Alexandre Jollien, le philosophe magnifique qui ne se fabrique pas des constructions éthérées mais lutte pour construire une vie bonne et joyeuse, l’écrivain aux phrases superbes et à l’humour un peu cru.
De livre en livre, on le voit évoluer, construire une idée de l’homme sans oublier la glaise qui le colle au sol et le terrasse parfois.
Mais il avance, avec détermination, pour vivre, ici et maintenant, dans la joie alors qu’il aurait toutes les raisons de maudire la mauvaise chance qui lui a fait enrouler trois fois le cordon ombilical autour de son cou à sa naissance.
« Je crois que la détermination, c’est conjuguer l’abandon et une infinie confiance en la vie. Qu’est-ce que je peux faire pour me protéger de la vie ? Absolument rien. Et pourtant, jour après jour, j’essaie de construire des boucliers et des façades qui me protégeraient du tragique de l’existence. La dimension tragique de l’existence fait partie de la vie. Quand on l’a compris du fond de son être, on peut danser avec ce tragique sans se crisper ».
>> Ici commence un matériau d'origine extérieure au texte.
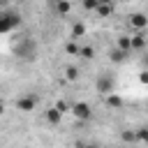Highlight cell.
<instances>
[{
  "label": "cell",
  "instance_id": "6da1fadb",
  "mask_svg": "<svg viewBox=\"0 0 148 148\" xmlns=\"http://www.w3.org/2000/svg\"><path fill=\"white\" fill-rule=\"evenodd\" d=\"M37 51H39V44H37L32 37H21V39L14 44L16 58H18V60H25V62L35 60V58H37Z\"/></svg>",
  "mask_w": 148,
  "mask_h": 148
},
{
  "label": "cell",
  "instance_id": "7a4b0ae2",
  "mask_svg": "<svg viewBox=\"0 0 148 148\" xmlns=\"http://www.w3.org/2000/svg\"><path fill=\"white\" fill-rule=\"evenodd\" d=\"M16 28H21V14H16V12H0V32L9 35Z\"/></svg>",
  "mask_w": 148,
  "mask_h": 148
},
{
  "label": "cell",
  "instance_id": "3957f363",
  "mask_svg": "<svg viewBox=\"0 0 148 148\" xmlns=\"http://www.w3.org/2000/svg\"><path fill=\"white\" fill-rule=\"evenodd\" d=\"M37 104H39V97H37V95H32V92L18 95V97H16V102H14L16 111H21V113H30V111H35V109H37Z\"/></svg>",
  "mask_w": 148,
  "mask_h": 148
},
{
  "label": "cell",
  "instance_id": "277c9868",
  "mask_svg": "<svg viewBox=\"0 0 148 148\" xmlns=\"http://www.w3.org/2000/svg\"><path fill=\"white\" fill-rule=\"evenodd\" d=\"M95 90H97L99 95L109 97V95L113 92V76H111L109 72H102V74H97V79H95Z\"/></svg>",
  "mask_w": 148,
  "mask_h": 148
},
{
  "label": "cell",
  "instance_id": "5b68a950",
  "mask_svg": "<svg viewBox=\"0 0 148 148\" xmlns=\"http://www.w3.org/2000/svg\"><path fill=\"white\" fill-rule=\"evenodd\" d=\"M127 25H130L134 32H143V30L148 28V14H143V12L130 14V16H127Z\"/></svg>",
  "mask_w": 148,
  "mask_h": 148
},
{
  "label": "cell",
  "instance_id": "8992f818",
  "mask_svg": "<svg viewBox=\"0 0 148 148\" xmlns=\"http://www.w3.org/2000/svg\"><path fill=\"white\" fill-rule=\"evenodd\" d=\"M72 116L79 118V120H90L92 118V109L88 102H74L72 104Z\"/></svg>",
  "mask_w": 148,
  "mask_h": 148
},
{
  "label": "cell",
  "instance_id": "52a82bcc",
  "mask_svg": "<svg viewBox=\"0 0 148 148\" xmlns=\"http://www.w3.org/2000/svg\"><path fill=\"white\" fill-rule=\"evenodd\" d=\"M116 46L130 56V53H132V35H118V37H116Z\"/></svg>",
  "mask_w": 148,
  "mask_h": 148
},
{
  "label": "cell",
  "instance_id": "ba28073f",
  "mask_svg": "<svg viewBox=\"0 0 148 148\" xmlns=\"http://www.w3.org/2000/svg\"><path fill=\"white\" fill-rule=\"evenodd\" d=\"M146 46H148V37L143 32H134L132 35V51H141Z\"/></svg>",
  "mask_w": 148,
  "mask_h": 148
},
{
  "label": "cell",
  "instance_id": "9c48e42d",
  "mask_svg": "<svg viewBox=\"0 0 148 148\" xmlns=\"http://www.w3.org/2000/svg\"><path fill=\"white\" fill-rule=\"evenodd\" d=\"M125 58H127V53H125V51H120L118 46H113V49H109V60H111V62H116V65H120V62H125Z\"/></svg>",
  "mask_w": 148,
  "mask_h": 148
},
{
  "label": "cell",
  "instance_id": "30bf717a",
  "mask_svg": "<svg viewBox=\"0 0 148 148\" xmlns=\"http://www.w3.org/2000/svg\"><path fill=\"white\" fill-rule=\"evenodd\" d=\"M51 9H53L56 14H62V16H65V14L72 12V2H62V0H60V2H51Z\"/></svg>",
  "mask_w": 148,
  "mask_h": 148
},
{
  "label": "cell",
  "instance_id": "8fae6325",
  "mask_svg": "<svg viewBox=\"0 0 148 148\" xmlns=\"http://www.w3.org/2000/svg\"><path fill=\"white\" fill-rule=\"evenodd\" d=\"M113 2H106V0H102V5H99V9H97V16H102V18H106V16H111L113 14Z\"/></svg>",
  "mask_w": 148,
  "mask_h": 148
},
{
  "label": "cell",
  "instance_id": "7c38bea8",
  "mask_svg": "<svg viewBox=\"0 0 148 148\" xmlns=\"http://www.w3.org/2000/svg\"><path fill=\"white\" fill-rule=\"evenodd\" d=\"M46 120H49L51 125H58V123L62 120V113H60L56 106H51V109H46Z\"/></svg>",
  "mask_w": 148,
  "mask_h": 148
},
{
  "label": "cell",
  "instance_id": "4fadbf2b",
  "mask_svg": "<svg viewBox=\"0 0 148 148\" xmlns=\"http://www.w3.org/2000/svg\"><path fill=\"white\" fill-rule=\"evenodd\" d=\"M104 102H106V106H111V109H120V106H123V97L116 95V92H111L109 97H104Z\"/></svg>",
  "mask_w": 148,
  "mask_h": 148
},
{
  "label": "cell",
  "instance_id": "5bb4252c",
  "mask_svg": "<svg viewBox=\"0 0 148 148\" xmlns=\"http://www.w3.org/2000/svg\"><path fill=\"white\" fill-rule=\"evenodd\" d=\"M83 35H86V25H83L81 21L72 23V39H79V37H83Z\"/></svg>",
  "mask_w": 148,
  "mask_h": 148
},
{
  "label": "cell",
  "instance_id": "9a60e30c",
  "mask_svg": "<svg viewBox=\"0 0 148 148\" xmlns=\"http://www.w3.org/2000/svg\"><path fill=\"white\" fill-rule=\"evenodd\" d=\"M120 139H123L125 143H139V141H136V130H123V132H120Z\"/></svg>",
  "mask_w": 148,
  "mask_h": 148
},
{
  "label": "cell",
  "instance_id": "2e32d148",
  "mask_svg": "<svg viewBox=\"0 0 148 148\" xmlns=\"http://www.w3.org/2000/svg\"><path fill=\"white\" fill-rule=\"evenodd\" d=\"M136 141H139V143H143V146H148V125L136 127Z\"/></svg>",
  "mask_w": 148,
  "mask_h": 148
},
{
  "label": "cell",
  "instance_id": "e0dca14e",
  "mask_svg": "<svg viewBox=\"0 0 148 148\" xmlns=\"http://www.w3.org/2000/svg\"><path fill=\"white\" fill-rule=\"evenodd\" d=\"M65 51H67V53H69V56H81V46H79V44H76V42H74V39H72V42H67V44H65Z\"/></svg>",
  "mask_w": 148,
  "mask_h": 148
},
{
  "label": "cell",
  "instance_id": "ac0fdd59",
  "mask_svg": "<svg viewBox=\"0 0 148 148\" xmlns=\"http://www.w3.org/2000/svg\"><path fill=\"white\" fill-rule=\"evenodd\" d=\"M99 5H102V0H86V2H83V9H88V12H97Z\"/></svg>",
  "mask_w": 148,
  "mask_h": 148
},
{
  "label": "cell",
  "instance_id": "d6986e66",
  "mask_svg": "<svg viewBox=\"0 0 148 148\" xmlns=\"http://www.w3.org/2000/svg\"><path fill=\"white\" fill-rule=\"evenodd\" d=\"M81 58H86V60L95 58V46H81Z\"/></svg>",
  "mask_w": 148,
  "mask_h": 148
},
{
  "label": "cell",
  "instance_id": "ffe728a7",
  "mask_svg": "<svg viewBox=\"0 0 148 148\" xmlns=\"http://www.w3.org/2000/svg\"><path fill=\"white\" fill-rule=\"evenodd\" d=\"M65 76H67L69 81H76V79H79V67H72V65H69V67L65 69Z\"/></svg>",
  "mask_w": 148,
  "mask_h": 148
},
{
  "label": "cell",
  "instance_id": "44dd1931",
  "mask_svg": "<svg viewBox=\"0 0 148 148\" xmlns=\"http://www.w3.org/2000/svg\"><path fill=\"white\" fill-rule=\"evenodd\" d=\"M139 81H141L143 86H148V69H141V72H139Z\"/></svg>",
  "mask_w": 148,
  "mask_h": 148
},
{
  "label": "cell",
  "instance_id": "7402d4cb",
  "mask_svg": "<svg viewBox=\"0 0 148 148\" xmlns=\"http://www.w3.org/2000/svg\"><path fill=\"white\" fill-rule=\"evenodd\" d=\"M79 148H99L97 143H79Z\"/></svg>",
  "mask_w": 148,
  "mask_h": 148
},
{
  "label": "cell",
  "instance_id": "603a6c76",
  "mask_svg": "<svg viewBox=\"0 0 148 148\" xmlns=\"http://www.w3.org/2000/svg\"><path fill=\"white\" fill-rule=\"evenodd\" d=\"M143 67H146V69H148V56H146V58H143Z\"/></svg>",
  "mask_w": 148,
  "mask_h": 148
}]
</instances>
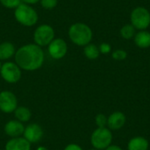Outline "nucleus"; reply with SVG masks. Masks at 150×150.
I'll return each mask as SVG.
<instances>
[{"label":"nucleus","mask_w":150,"mask_h":150,"mask_svg":"<svg viewBox=\"0 0 150 150\" xmlns=\"http://www.w3.org/2000/svg\"><path fill=\"white\" fill-rule=\"evenodd\" d=\"M44 52L36 44H27L15 53V62L24 70L33 71L39 69L44 62Z\"/></svg>","instance_id":"obj_1"},{"label":"nucleus","mask_w":150,"mask_h":150,"mask_svg":"<svg viewBox=\"0 0 150 150\" xmlns=\"http://www.w3.org/2000/svg\"><path fill=\"white\" fill-rule=\"evenodd\" d=\"M69 37L77 46H86L92 39L91 29L83 23H76L69 29Z\"/></svg>","instance_id":"obj_2"},{"label":"nucleus","mask_w":150,"mask_h":150,"mask_svg":"<svg viewBox=\"0 0 150 150\" xmlns=\"http://www.w3.org/2000/svg\"><path fill=\"white\" fill-rule=\"evenodd\" d=\"M15 18L18 23L25 26H32L38 21V14L36 11L29 6V4L21 3L15 9Z\"/></svg>","instance_id":"obj_3"},{"label":"nucleus","mask_w":150,"mask_h":150,"mask_svg":"<svg viewBox=\"0 0 150 150\" xmlns=\"http://www.w3.org/2000/svg\"><path fill=\"white\" fill-rule=\"evenodd\" d=\"M112 134L107 127H98L91 134V142L95 149L103 150L111 145Z\"/></svg>","instance_id":"obj_4"},{"label":"nucleus","mask_w":150,"mask_h":150,"mask_svg":"<svg viewBox=\"0 0 150 150\" xmlns=\"http://www.w3.org/2000/svg\"><path fill=\"white\" fill-rule=\"evenodd\" d=\"M0 75L2 78L9 83H18L22 76L21 69L15 62H7L1 66Z\"/></svg>","instance_id":"obj_5"},{"label":"nucleus","mask_w":150,"mask_h":150,"mask_svg":"<svg viewBox=\"0 0 150 150\" xmlns=\"http://www.w3.org/2000/svg\"><path fill=\"white\" fill-rule=\"evenodd\" d=\"M131 25L139 30H145L150 25L149 11L143 7L135 8L131 13Z\"/></svg>","instance_id":"obj_6"},{"label":"nucleus","mask_w":150,"mask_h":150,"mask_svg":"<svg viewBox=\"0 0 150 150\" xmlns=\"http://www.w3.org/2000/svg\"><path fill=\"white\" fill-rule=\"evenodd\" d=\"M54 39V31L48 25H41L38 26L33 33L35 44L40 47L47 46Z\"/></svg>","instance_id":"obj_7"},{"label":"nucleus","mask_w":150,"mask_h":150,"mask_svg":"<svg viewBox=\"0 0 150 150\" xmlns=\"http://www.w3.org/2000/svg\"><path fill=\"white\" fill-rule=\"evenodd\" d=\"M18 107V99L14 93L9 91L0 92V110L5 113L13 112Z\"/></svg>","instance_id":"obj_8"},{"label":"nucleus","mask_w":150,"mask_h":150,"mask_svg":"<svg viewBox=\"0 0 150 150\" xmlns=\"http://www.w3.org/2000/svg\"><path fill=\"white\" fill-rule=\"evenodd\" d=\"M68 51L67 43L62 39H54L48 45V53L55 60L63 58Z\"/></svg>","instance_id":"obj_9"},{"label":"nucleus","mask_w":150,"mask_h":150,"mask_svg":"<svg viewBox=\"0 0 150 150\" xmlns=\"http://www.w3.org/2000/svg\"><path fill=\"white\" fill-rule=\"evenodd\" d=\"M23 136L31 144L32 143H37L43 137L42 127L39 124H36V123L29 124L27 127H25Z\"/></svg>","instance_id":"obj_10"},{"label":"nucleus","mask_w":150,"mask_h":150,"mask_svg":"<svg viewBox=\"0 0 150 150\" xmlns=\"http://www.w3.org/2000/svg\"><path fill=\"white\" fill-rule=\"evenodd\" d=\"M4 133L11 138H17V137H21L24 134L25 127L22 122L17 120H12L8 121L5 126H4Z\"/></svg>","instance_id":"obj_11"},{"label":"nucleus","mask_w":150,"mask_h":150,"mask_svg":"<svg viewBox=\"0 0 150 150\" xmlns=\"http://www.w3.org/2000/svg\"><path fill=\"white\" fill-rule=\"evenodd\" d=\"M126 123V116L121 112H112L107 120V126L110 130H120Z\"/></svg>","instance_id":"obj_12"},{"label":"nucleus","mask_w":150,"mask_h":150,"mask_svg":"<svg viewBox=\"0 0 150 150\" xmlns=\"http://www.w3.org/2000/svg\"><path fill=\"white\" fill-rule=\"evenodd\" d=\"M5 150H31V143L24 137L11 138L4 147Z\"/></svg>","instance_id":"obj_13"},{"label":"nucleus","mask_w":150,"mask_h":150,"mask_svg":"<svg viewBox=\"0 0 150 150\" xmlns=\"http://www.w3.org/2000/svg\"><path fill=\"white\" fill-rule=\"evenodd\" d=\"M149 142L141 136L134 137L131 139L127 144L128 150H148L149 149Z\"/></svg>","instance_id":"obj_14"},{"label":"nucleus","mask_w":150,"mask_h":150,"mask_svg":"<svg viewBox=\"0 0 150 150\" xmlns=\"http://www.w3.org/2000/svg\"><path fill=\"white\" fill-rule=\"evenodd\" d=\"M15 47L12 43L5 41L0 44V61H4L15 55Z\"/></svg>","instance_id":"obj_15"},{"label":"nucleus","mask_w":150,"mask_h":150,"mask_svg":"<svg viewBox=\"0 0 150 150\" xmlns=\"http://www.w3.org/2000/svg\"><path fill=\"white\" fill-rule=\"evenodd\" d=\"M134 42L141 48H148L150 47V33L142 30L134 35Z\"/></svg>","instance_id":"obj_16"},{"label":"nucleus","mask_w":150,"mask_h":150,"mask_svg":"<svg viewBox=\"0 0 150 150\" xmlns=\"http://www.w3.org/2000/svg\"><path fill=\"white\" fill-rule=\"evenodd\" d=\"M14 114H15L17 120L22 123L29 121L32 117L31 111L25 106H18L16 110L14 111Z\"/></svg>","instance_id":"obj_17"},{"label":"nucleus","mask_w":150,"mask_h":150,"mask_svg":"<svg viewBox=\"0 0 150 150\" xmlns=\"http://www.w3.org/2000/svg\"><path fill=\"white\" fill-rule=\"evenodd\" d=\"M83 53H84V55L90 60H95V59L98 58V56L100 54L99 48L94 44L86 45L84 47Z\"/></svg>","instance_id":"obj_18"},{"label":"nucleus","mask_w":150,"mask_h":150,"mask_svg":"<svg viewBox=\"0 0 150 150\" xmlns=\"http://www.w3.org/2000/svg\"><path fill=\"white\" fill-rule=\"evenodd\" d=\"M120 34L124 39L129 40L135 35V28L132 25H126L120 29Z\"/></svg>","instance_id":"obj_19"},{"label":"nucleus","mask_w":150,"mask_h":150,"mask_svg":"<svg viewBox=\"0 0 150 150\" xmlns=\"http://www.w3.org/2000/svg\"><path fill=\"white\" fill-rule=\"evenodd\" d=\"M107 120H108V118L105 114L99 113L96 116L95 122H96V125L98 126V127H106Z\"/></svg>","instance_id":"obj_20"},{"label":"nucleus","mask_w":150,"mask_h":150,"mask_svg":"<svg viewBox=\"0 0 150 150\" xmlns=\"http://www.w3.org/2000/svg\"><path fill=\"white\" fill-rule=\"evenodd\" d=\"M0 3L6 8L16 9L21 3V0H0Z\"/></svg>","instance_id":"obj_21"},{"label":"nucleus","mask_w":150,"mask_h":150,"mask_svg":"<svg viewBox=\"0 0 150 150\" xmlns=\"http://www.w3.org/2000/svg\"><path fill=\"white\" fill-rule=\"evenodd\" d=\"M112 58L114 60H117V61H123L125 60L127 57V54L125 50H122V49H118V50H115L113 53H112Z\"/></svg>","instance_id":"obj_22"},{"label":"nucleus","mask_w":150,"mask_h":150,"mask_svg":"<svg viewBox=\"0 0 150 150\" xmlns=\"http://www.w3.org/2000/svg\"><path fill=\"white\" fill-rule=\"evenodd\" d=\"M43 8L51 10L57 5V0H40Z\"/></svg>","instance_id":"obj_23"},{"label":"nucleus","mask_w":150,"mask_h":150,"mask_svg":"<svg viewBox=\"0 0 150 150\" xmlns=\"http://www.w3.org/2000/svg\"><path fill=\"white\" fill-rule=\"evenodd\" d=\"M99 52L104 54H109L111 52V46L108 44V43H102L100 46H99Z\"/></svg>","instance_id":"obj_24"},{"label":"nucleus","mask_w":150,"mask_h":150,"mask_svg":"<svg viewBox=\"0 0 150 150\" xmlns=\"http://www.w3.org/2000/svg\"><path fill=\"white\" fill-rule=\"evenodd\" d=\"M64 150H83V149L77 144L71 143V144H69L68 146H66Z\"/></svg>","instance_id":"obj_25"},{"label":"nucleus","mask_w":150,"mask_h":150,"mask_svg":"<svg viewBox=\"0 0 150 150\" xmlns=\"http://www.w3.org/2000/svg\"><path fill=\"white\" fill-rule=\"evenodd\" d=\"M105 150H122V149L119 146H116V145H110Z\"/></svg>","instance_id":"obj_26"},{"label":"nucleus","mask_w":150,"mask_h":150,"mask_svg":"<svg viewBox=\"0 0 150 150\" xmlns=\"http://www.w3.org/2000/svg\"><path fill=\"white\" fill-rule=\"evenodd\" d=\"M24 4H35L37 2H39L40 0H21Z\"/></svg>","instance_id":"obj_27"},{"label":"nucleus","mask_w":150,"mask_h":150,"mask_svg":"<svg viewBox=\"0 0 150 150\" xmlns=\"http://www.w3.org/2000/svg\"><path fill=\"white\" fill-rule=\"evenodd\" d=\"M36 150H49L47 148H46V147H43V146H40V147H39L38 149Z\"/></svg>","instance_id":"obj_28"},{"label":"nucleus","mask_w":150,"mask_h":150,"mask_svg":"<svg viewBox=\"0 0 150 150\" xmlns=\"http://www.w3.org/2000/svg\"><path fill=\"white\" fill-rule=\"evenodd\" d=\"M1 66H2V65H1V62H0V69H1Z\"/></svg>","instance_id":"obj_29"},{"label":"nucleus","mask_w":150,"mask_h":150,"mask_svg":"<svg viewBox=\"0 0 150 150\" xmlns=\"http://www.w3.org/2000/svg\"><path fill=\"white\" fill-rule=\"evenodd\" d=\"M91 150H98V149H91Z\"/></svg>","instance_id":"obj_30"}]
</instances>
« Ce qui nous sauve, c’est de savoir que l’on ne peut pas guérir de ses blessures mais que l’on peut vivre avec, que l’on peut cohabiter avec elles sans qu’il y ait nécessairement de l’amertume ».
De livre en livre, depuis Eloge de la faiblesse, il avance sur le chemin cahotant de l’acceptation de soi ; de livre en livre, il parle avec une précision cruelle parfois de ce corps soufrant, objet des regards, ce corps rebelle avec qui il doit composer et lutter pour avancer dans sa vie d’homme.
« Quand je prétends maîtriser la vie, ou vouloir changer l’autre, je m’éloigne de la terre. Il me plaît que le mot « humilité » contienne la racine humus, la terre, qui nous rapproche aussi de l’humour. L’humour peut facilement – enfin, quand il ne consiste pas à se moquer de l’autre – nous rapprocher de la terre, de ce que nous sommes vraiment. Un auteur anglais a dit : « Les commodités, les toilettes, c’est le lieu pour apprendre l’humilité. ». L’humilité, c’est être juste à sa place. Elle se conjugue également, comme pour Spinoza, avec un acquiescement total à soi. Celui qui se dénigre va mendier à l’extérieur l’acquiescement, le bonheur, le plaisir, la joie d’être. Tandis que l’humble, parce qu’il « colle » à la réalité, n’a pas besoin d’importer le bonheur. Le suffisant et celui qui se dénigre sont loin de l’humilité. Le premier se coupe du monde en ne comptant que sur lui-même. Le second se coupe de lui-même en ne comptant que sur les autres ».
« Je ne suis pas ce que j’étais hier, je ne suis pas ce que je serai demain, je suis humblement ce que je suis ici et maintenant. Être humblement, là, signifie totalement, pleinement, joyeusement ».
Lisez ce Petit Traité de l’abandon. Pensées pour accueillir la vie telle qu’elle se propose, par Alexandre Jollien, pour la sérénité joyeuse et les leçons de vie de cet homme, philosophe et écrivain, pensant au plus près de l’humain. Vous trouverez tant de richesse humaine, tant de pensée clairement énoncée que la glaise de votre propre vie ne sera plus aussi collante à vos pas.